═════ Records shown ═════

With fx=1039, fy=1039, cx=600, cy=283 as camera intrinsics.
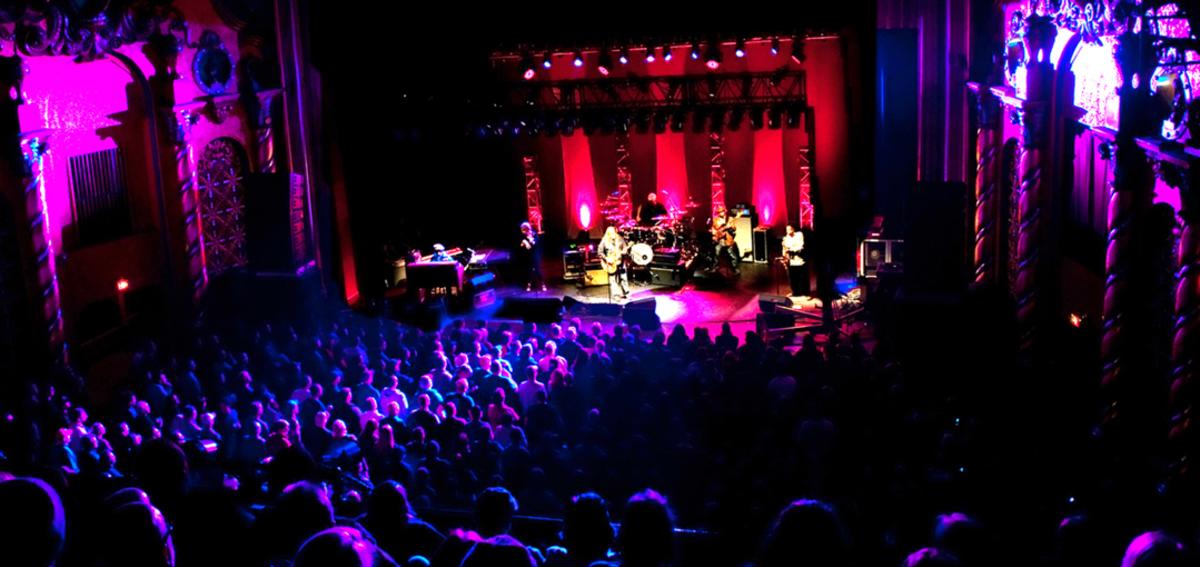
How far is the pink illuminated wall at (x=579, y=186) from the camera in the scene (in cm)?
2289

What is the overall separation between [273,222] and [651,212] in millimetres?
8446

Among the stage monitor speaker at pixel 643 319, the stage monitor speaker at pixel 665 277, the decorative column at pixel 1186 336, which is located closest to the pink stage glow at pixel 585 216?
the stage monitor speaker at pixel 665 277

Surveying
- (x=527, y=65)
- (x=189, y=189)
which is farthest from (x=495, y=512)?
(x=527, y=65)

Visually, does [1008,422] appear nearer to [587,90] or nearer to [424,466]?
[424,466]

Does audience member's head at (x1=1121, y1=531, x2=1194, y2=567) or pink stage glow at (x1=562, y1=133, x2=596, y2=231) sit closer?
audience member's head at (x1=1121, y1=531, x2=1194, y2=567)

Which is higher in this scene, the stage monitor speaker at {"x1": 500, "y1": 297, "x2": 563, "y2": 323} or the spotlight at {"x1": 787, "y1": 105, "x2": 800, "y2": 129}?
the spotlight at {"x1": 787, "y1": 105, "x2": 800, "y2": 129}

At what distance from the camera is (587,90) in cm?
2116

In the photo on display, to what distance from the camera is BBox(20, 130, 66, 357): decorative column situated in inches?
491

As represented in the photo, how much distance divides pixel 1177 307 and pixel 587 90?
14.1 meters

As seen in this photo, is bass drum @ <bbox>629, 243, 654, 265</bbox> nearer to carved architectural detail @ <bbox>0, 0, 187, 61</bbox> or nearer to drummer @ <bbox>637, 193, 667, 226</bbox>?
drummer @ <bbox>637, 193, 667, 226</bbox>

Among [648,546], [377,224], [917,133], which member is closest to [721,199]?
[917,133]

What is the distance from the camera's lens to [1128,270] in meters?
9.80

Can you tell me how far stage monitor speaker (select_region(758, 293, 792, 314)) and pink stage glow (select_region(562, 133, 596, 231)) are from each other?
602 cm

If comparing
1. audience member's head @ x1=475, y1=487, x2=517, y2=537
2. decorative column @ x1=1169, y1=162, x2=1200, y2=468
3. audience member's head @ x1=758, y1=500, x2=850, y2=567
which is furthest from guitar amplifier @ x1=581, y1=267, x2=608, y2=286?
audience member's head @ x1=758, y1=500, x2=850, y2=567
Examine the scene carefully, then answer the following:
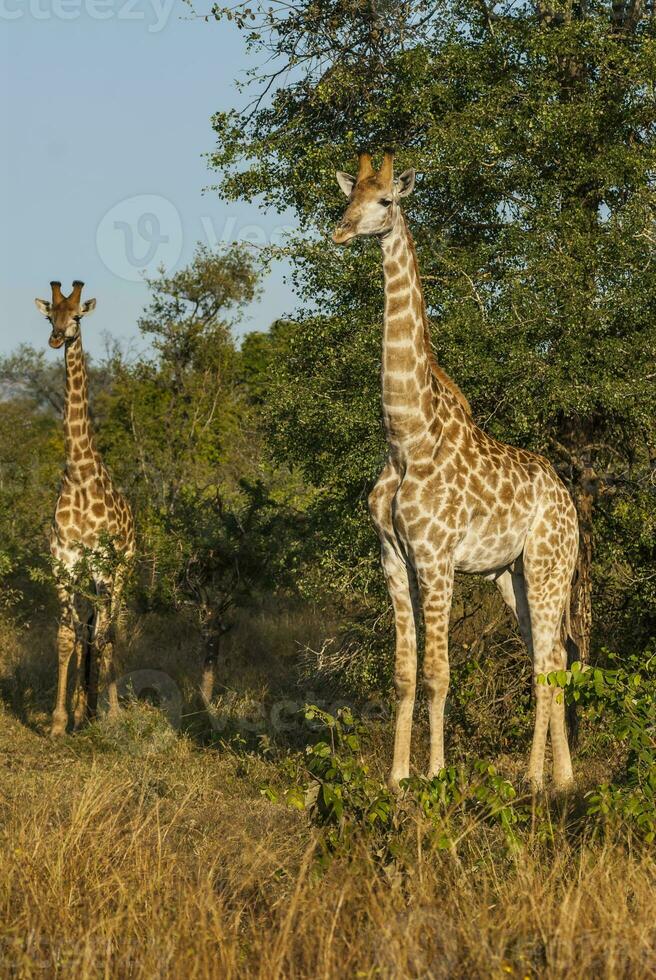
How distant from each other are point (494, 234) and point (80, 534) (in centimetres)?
482

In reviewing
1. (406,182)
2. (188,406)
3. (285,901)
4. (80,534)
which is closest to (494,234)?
(406,182)

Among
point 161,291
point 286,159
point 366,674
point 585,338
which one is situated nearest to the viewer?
point 585,338

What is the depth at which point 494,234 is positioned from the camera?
10.6 m

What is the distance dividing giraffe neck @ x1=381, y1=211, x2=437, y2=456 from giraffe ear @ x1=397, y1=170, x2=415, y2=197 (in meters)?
0.15

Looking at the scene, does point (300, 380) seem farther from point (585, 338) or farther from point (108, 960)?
point (108, 960)

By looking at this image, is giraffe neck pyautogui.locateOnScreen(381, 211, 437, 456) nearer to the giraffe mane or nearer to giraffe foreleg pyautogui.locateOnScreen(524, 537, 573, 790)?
the giraffe mane

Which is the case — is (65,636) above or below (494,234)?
below

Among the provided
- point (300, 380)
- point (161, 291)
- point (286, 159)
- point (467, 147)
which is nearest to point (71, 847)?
point (300, 380)

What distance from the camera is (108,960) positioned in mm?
4410

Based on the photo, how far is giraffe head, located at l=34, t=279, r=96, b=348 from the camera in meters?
11.0

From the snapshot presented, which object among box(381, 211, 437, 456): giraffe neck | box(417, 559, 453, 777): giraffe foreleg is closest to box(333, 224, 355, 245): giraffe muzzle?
box(381, 211, 437, 456): giraffe neck

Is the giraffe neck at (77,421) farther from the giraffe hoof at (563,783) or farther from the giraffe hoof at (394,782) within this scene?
the giraffe hoof at (563,783)

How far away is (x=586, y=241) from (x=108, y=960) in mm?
6626

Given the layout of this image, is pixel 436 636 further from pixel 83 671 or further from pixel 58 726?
pixel 83 671
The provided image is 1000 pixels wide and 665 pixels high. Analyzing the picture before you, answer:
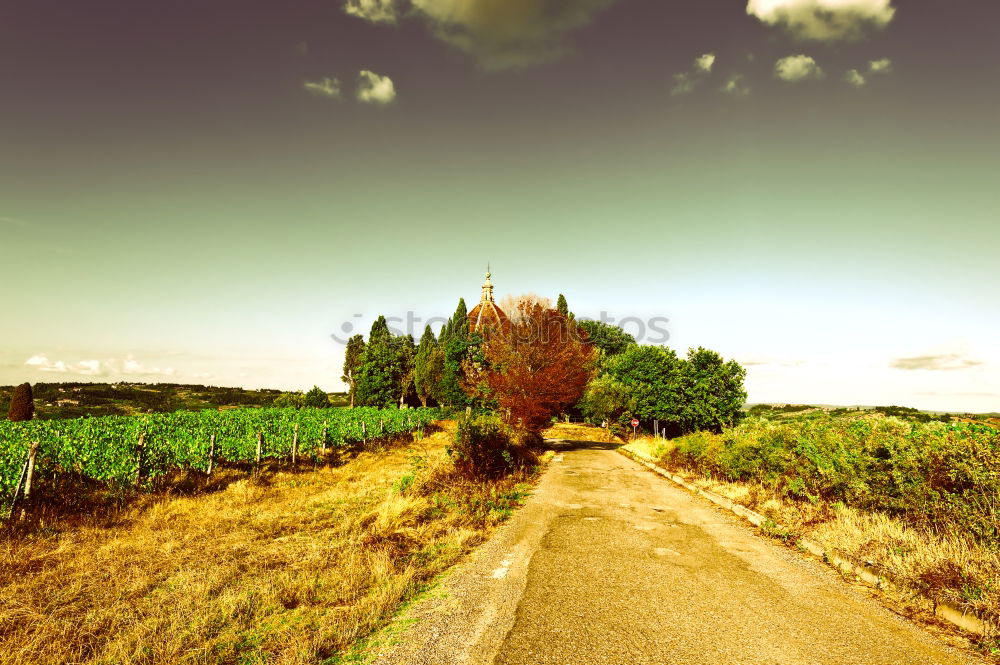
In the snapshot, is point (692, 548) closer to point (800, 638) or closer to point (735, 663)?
point (800, 638)

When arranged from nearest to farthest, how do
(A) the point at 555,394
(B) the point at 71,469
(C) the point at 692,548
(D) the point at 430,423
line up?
(C) the point at 692,548 < (B) the point at 71,469 < (A) the point at 555,394 < (D) the point at 430,423

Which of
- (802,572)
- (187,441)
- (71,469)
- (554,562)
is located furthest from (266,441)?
(802,572)

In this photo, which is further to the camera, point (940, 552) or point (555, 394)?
point (555, 394)

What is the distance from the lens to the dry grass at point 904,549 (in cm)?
535

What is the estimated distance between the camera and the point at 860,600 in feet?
19.0

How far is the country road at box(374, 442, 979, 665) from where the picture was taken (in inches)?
175

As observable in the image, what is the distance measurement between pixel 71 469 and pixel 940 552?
63.3 ft

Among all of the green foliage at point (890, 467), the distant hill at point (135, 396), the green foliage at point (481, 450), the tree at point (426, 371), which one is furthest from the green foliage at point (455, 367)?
the distant hill at point (135, 396)

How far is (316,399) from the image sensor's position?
2325 inches

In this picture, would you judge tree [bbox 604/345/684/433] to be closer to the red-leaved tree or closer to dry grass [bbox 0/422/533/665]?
the red-leaved tree

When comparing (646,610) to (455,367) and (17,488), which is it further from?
(455,367)

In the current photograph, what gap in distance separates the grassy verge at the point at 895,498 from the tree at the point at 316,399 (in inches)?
2200

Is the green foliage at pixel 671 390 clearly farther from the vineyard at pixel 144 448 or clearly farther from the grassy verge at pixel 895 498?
the grassy verge at pixel 895 498

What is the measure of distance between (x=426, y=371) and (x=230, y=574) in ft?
164
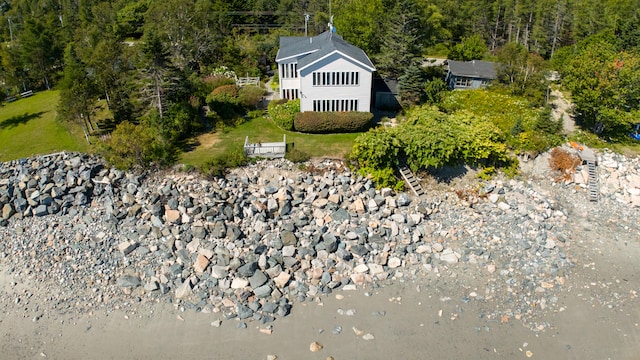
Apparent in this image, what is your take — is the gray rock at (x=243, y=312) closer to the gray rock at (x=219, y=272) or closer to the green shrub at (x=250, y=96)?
the gray rock at (x=219, y=272)

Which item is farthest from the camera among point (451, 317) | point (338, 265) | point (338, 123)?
point (338, 123)

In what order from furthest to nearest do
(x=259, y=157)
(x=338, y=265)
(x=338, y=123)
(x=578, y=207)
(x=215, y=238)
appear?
1. (x=338, y=123)
2. (x=259, y=157)
3. (x=578, y=207)
4. (x=215, y=238)
5. (x=338, y=265)

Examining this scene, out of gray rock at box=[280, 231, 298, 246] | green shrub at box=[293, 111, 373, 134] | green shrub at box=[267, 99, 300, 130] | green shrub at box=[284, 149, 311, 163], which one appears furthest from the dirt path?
gray rock at box=[280, 231, 298, 246]

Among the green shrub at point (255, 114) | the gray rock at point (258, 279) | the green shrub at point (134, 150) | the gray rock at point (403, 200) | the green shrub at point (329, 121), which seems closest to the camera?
the gray rock at point (258, 279)

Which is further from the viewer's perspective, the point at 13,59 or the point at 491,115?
the point at 13,59

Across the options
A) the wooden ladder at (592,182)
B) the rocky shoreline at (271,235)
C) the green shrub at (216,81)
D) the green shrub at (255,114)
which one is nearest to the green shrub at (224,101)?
the green shrub at (255,114)

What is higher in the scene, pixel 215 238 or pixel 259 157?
pixel 259 157

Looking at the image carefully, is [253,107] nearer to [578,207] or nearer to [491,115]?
[491,115]

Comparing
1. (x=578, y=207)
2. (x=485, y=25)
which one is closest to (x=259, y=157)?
(x=578, y=207)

═════

[Exercise directions]
Rewrite the material as a numbered list, from the line with "How far away" up to and including the line with "2325 inches", leaving out blank lines. Omit the pictures from your answer.

[Task result]
1. How far away is (x=586, y=241) from (x=108, y=960) in mm?
2. 6626
3. Given the layout of this image, is pixel 436 636 further from pixel 83 671 or further from pixel 58 726?
4. pixel 83 671
5. The provided image is 1000 pixels wide and 665 pixels high. Analyzing the picture before you, answer:
6. In the snapshot, is point (692, 548) closer to point (800, 638) or closer to point (735, 663)?
7. point (800, 638)
8. When arranged from nearest to farthest, how do
9. (A) the point at 555,394
10. (B) the point at 71,469
11. (C) the point at 692,548
12. (D) the point at 430,423
13. line up?
14. (C) the point at 692,548 < (B) the point at 71,469 < (A) the point at 555,394 < (D) the point at 430,423
15. Which of
16. - (802,572)
17. - (187,441)
18. - (71,469)
19. - (554,562)
20. is located furthest from (266,441)?
21. (802,572)
22. In this photo, which is further to the camera, point (940, 552) or point (555, 394)?
23. point (555, 394)
24. What is the distance from the lens to the dry grass at point 904,549 (in cm)?
25. 535
26. What is the estimated distance between the camera and the point at 860,600 in feet?
27. 19.0
28. How far is the country road at box(374, 442, 979, 665) from where the picture was taken (in inches)?
29. 175
30. As observable in the image, what is the distance measurement between pixel 71 469 and pixel 940 552?
31. 63.3 ft
32. Among all of the green foliage at point (890, 467), the distant hill at point (135, 396), the green foliage at point (481, 450), the tree at point (426, 371), which one is furthest from the green foliage at point (455, 367)?
33. the distant hill at point (135, 396)
34. How far is (316,399) from the image sensor's position?
35. 2325 inches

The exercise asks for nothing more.